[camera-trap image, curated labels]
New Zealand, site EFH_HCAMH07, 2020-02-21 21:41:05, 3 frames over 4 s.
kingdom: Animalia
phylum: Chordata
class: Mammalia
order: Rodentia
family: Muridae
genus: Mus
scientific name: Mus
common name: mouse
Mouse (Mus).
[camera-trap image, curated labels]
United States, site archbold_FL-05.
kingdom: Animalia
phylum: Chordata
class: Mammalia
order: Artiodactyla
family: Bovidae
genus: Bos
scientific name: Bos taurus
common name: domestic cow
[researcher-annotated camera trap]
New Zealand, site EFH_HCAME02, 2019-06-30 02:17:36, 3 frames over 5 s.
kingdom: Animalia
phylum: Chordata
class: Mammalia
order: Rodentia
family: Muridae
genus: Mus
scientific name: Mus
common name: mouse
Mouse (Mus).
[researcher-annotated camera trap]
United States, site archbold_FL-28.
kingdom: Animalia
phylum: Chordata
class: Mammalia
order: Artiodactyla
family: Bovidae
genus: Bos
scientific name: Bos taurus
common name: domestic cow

■ ■ ■

▶ _What the task asks_: Give back the material in full, word for word.

▶ _Task response_:
[camera-trap image, curated labels]
New Zealand, site EFH_HCAMH07, 2020-02-21 21:41:05, 3 frames over 4 s.
kingdom: Animalia
phylum: Chordata
class: Mammalia
order: Rodentia
family: Muridae
genus: Mus
scientific name: Mus
common name: mouse
Mouse (Mus).
[camera-trap image, curated labels]
United States, site archbold_FL-05.
kingdom: Animalia
phylum: Chordata
class: Mammalia
order: Artiodactyla
family: Bovidae
genus: Bos
scientific name: Bos taurus
common name: domestic cow
[researcher-annotated camera trap]
New Zealand, site EFH_HCAME02, 2019-06-30 02:17:36, 3 frames over 5 s.
kingdom: Animalia
phylum: Chordata
class: Mammalia
order: Rodentia
family: Muridae
genus: Mus
scientific name: Mus
common name: mouse
Mouse (Mus).
[researcher-annotated camera trap]
United States, site archbold_FL-28.
kingdom: Animalia
phylum: Chordata
class: Mammalia
order: Artiodactyla
family: Bovidae
genus: Bos
scientific name: Bos taurus
common name: domestic cow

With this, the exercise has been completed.